## Collected data entries

* * *

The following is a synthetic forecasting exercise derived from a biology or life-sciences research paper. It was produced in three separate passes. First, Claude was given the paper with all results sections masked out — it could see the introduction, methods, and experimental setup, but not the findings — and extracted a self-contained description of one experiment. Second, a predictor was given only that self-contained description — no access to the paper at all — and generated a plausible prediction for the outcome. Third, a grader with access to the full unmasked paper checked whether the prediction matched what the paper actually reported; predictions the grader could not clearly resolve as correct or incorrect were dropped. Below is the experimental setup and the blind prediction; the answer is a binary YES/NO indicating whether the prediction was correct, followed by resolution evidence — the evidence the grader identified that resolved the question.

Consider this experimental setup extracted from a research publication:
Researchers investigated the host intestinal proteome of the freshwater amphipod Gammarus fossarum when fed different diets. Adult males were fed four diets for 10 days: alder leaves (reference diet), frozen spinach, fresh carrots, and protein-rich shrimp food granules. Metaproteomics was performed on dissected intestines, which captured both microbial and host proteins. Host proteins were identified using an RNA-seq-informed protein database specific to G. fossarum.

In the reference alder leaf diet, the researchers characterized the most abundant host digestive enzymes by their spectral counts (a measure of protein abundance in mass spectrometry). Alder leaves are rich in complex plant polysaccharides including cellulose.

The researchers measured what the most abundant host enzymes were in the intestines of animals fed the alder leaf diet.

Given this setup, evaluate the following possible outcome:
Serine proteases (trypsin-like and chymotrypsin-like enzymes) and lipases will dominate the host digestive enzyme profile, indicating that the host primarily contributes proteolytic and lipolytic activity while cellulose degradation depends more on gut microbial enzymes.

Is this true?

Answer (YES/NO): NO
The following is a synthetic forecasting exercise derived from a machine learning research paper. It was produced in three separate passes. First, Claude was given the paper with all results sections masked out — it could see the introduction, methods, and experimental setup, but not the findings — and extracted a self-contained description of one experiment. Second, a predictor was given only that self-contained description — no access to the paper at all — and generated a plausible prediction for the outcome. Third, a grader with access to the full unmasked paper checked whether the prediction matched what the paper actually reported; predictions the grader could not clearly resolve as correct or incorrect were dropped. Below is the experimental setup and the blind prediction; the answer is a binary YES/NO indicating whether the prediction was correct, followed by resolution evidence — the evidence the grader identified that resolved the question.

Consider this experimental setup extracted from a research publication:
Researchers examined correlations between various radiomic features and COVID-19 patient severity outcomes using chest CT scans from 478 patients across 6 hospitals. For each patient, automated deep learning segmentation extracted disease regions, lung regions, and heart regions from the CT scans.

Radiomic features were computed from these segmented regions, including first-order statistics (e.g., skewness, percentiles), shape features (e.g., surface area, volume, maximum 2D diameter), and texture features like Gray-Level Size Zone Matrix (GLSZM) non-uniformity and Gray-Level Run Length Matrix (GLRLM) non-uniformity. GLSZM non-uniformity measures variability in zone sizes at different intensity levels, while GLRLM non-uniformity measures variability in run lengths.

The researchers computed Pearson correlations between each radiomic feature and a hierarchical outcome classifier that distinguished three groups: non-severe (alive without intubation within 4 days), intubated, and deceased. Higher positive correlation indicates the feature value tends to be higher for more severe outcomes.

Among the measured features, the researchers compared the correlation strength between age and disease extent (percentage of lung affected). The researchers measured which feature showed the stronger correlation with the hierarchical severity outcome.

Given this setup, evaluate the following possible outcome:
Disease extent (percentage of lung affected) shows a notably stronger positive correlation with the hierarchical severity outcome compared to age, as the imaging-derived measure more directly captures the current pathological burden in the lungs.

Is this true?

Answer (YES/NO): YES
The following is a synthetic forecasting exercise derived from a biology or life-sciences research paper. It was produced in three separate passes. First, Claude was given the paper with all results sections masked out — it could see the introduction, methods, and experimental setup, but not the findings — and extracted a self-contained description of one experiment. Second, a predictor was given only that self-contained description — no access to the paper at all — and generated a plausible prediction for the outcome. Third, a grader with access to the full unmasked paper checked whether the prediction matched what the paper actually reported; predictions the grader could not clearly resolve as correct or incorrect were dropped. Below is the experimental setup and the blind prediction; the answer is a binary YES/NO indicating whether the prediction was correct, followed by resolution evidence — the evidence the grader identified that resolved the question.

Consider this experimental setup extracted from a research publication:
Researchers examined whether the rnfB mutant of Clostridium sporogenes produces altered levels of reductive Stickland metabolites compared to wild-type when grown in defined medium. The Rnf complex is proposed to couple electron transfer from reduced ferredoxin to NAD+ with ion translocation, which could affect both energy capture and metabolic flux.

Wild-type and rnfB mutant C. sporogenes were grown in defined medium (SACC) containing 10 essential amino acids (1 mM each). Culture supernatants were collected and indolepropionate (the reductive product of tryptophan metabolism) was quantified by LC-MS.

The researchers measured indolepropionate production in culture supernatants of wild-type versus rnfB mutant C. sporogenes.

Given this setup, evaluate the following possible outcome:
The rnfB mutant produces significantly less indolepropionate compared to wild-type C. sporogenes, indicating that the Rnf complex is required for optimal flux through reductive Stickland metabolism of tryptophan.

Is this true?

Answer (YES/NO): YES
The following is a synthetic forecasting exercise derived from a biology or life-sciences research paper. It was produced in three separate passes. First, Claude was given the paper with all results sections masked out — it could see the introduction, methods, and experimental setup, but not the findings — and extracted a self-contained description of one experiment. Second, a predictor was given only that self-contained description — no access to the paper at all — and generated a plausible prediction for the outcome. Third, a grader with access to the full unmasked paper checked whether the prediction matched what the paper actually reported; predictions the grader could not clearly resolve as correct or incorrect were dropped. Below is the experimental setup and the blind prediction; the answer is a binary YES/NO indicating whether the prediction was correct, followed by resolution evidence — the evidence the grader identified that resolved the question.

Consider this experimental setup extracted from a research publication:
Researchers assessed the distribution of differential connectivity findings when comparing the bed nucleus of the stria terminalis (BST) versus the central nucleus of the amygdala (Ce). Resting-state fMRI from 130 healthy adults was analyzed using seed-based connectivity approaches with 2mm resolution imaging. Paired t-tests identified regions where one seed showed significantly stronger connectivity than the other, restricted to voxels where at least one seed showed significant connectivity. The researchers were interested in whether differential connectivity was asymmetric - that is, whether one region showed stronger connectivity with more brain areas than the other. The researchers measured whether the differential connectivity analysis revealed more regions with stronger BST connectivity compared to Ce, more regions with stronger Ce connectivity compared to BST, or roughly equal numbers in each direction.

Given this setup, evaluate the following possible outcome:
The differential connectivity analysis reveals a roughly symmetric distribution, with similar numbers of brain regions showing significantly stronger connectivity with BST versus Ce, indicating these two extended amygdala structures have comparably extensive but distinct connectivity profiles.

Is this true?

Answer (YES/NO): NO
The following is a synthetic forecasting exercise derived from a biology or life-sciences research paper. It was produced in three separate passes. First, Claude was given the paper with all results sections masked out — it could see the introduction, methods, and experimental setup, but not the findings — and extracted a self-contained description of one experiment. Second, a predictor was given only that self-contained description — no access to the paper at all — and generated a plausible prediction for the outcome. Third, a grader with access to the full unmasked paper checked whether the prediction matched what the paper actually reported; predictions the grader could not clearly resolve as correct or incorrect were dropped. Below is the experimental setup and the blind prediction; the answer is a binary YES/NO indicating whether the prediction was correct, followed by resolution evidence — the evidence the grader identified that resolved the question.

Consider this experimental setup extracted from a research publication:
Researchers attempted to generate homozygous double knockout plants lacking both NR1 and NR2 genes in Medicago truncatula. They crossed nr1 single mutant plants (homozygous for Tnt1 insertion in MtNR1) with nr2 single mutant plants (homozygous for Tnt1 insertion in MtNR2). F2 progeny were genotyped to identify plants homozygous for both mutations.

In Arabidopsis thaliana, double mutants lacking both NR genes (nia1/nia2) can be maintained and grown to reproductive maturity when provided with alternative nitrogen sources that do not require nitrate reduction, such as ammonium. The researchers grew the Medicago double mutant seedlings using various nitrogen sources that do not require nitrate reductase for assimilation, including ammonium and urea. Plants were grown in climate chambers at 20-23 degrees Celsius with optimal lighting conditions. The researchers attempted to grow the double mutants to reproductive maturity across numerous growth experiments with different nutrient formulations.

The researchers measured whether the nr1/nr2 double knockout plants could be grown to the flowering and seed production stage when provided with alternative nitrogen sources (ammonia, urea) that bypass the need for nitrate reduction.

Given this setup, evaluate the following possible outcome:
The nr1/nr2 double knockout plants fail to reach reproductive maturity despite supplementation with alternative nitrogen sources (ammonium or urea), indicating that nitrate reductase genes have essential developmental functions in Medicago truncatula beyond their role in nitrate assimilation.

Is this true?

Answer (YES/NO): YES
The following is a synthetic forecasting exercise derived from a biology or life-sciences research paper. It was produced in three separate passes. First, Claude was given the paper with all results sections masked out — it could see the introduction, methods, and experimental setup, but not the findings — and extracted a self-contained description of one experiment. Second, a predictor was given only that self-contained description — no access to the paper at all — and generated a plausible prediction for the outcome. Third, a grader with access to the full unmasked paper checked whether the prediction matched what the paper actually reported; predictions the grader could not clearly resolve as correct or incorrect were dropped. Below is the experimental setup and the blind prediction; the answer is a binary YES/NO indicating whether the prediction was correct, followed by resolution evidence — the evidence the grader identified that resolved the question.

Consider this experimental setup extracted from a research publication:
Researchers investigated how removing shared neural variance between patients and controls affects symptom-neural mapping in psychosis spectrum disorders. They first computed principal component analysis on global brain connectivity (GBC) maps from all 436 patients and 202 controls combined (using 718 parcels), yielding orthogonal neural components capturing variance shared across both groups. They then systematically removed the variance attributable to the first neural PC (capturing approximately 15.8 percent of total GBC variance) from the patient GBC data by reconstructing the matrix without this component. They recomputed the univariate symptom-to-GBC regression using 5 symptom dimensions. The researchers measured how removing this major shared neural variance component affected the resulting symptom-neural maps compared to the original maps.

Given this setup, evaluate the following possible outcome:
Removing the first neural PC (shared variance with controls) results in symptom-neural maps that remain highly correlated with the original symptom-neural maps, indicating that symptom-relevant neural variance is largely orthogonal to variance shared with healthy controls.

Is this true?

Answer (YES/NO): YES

* * *

## Work request
Pull together all lines from the data that mention the word "abundant".

## Response box
In the reference alder leaf diet, the researchers characterized the most abundant host digestive enzymes by their spectral counts (a measure of protein abundance in mass spectrometry). Alder leaves are rich in complex plant polysaccharides including cellulose.
The researchers measured what the most abundant host enzymes were in the intestines of animals fed the alder leaf diet.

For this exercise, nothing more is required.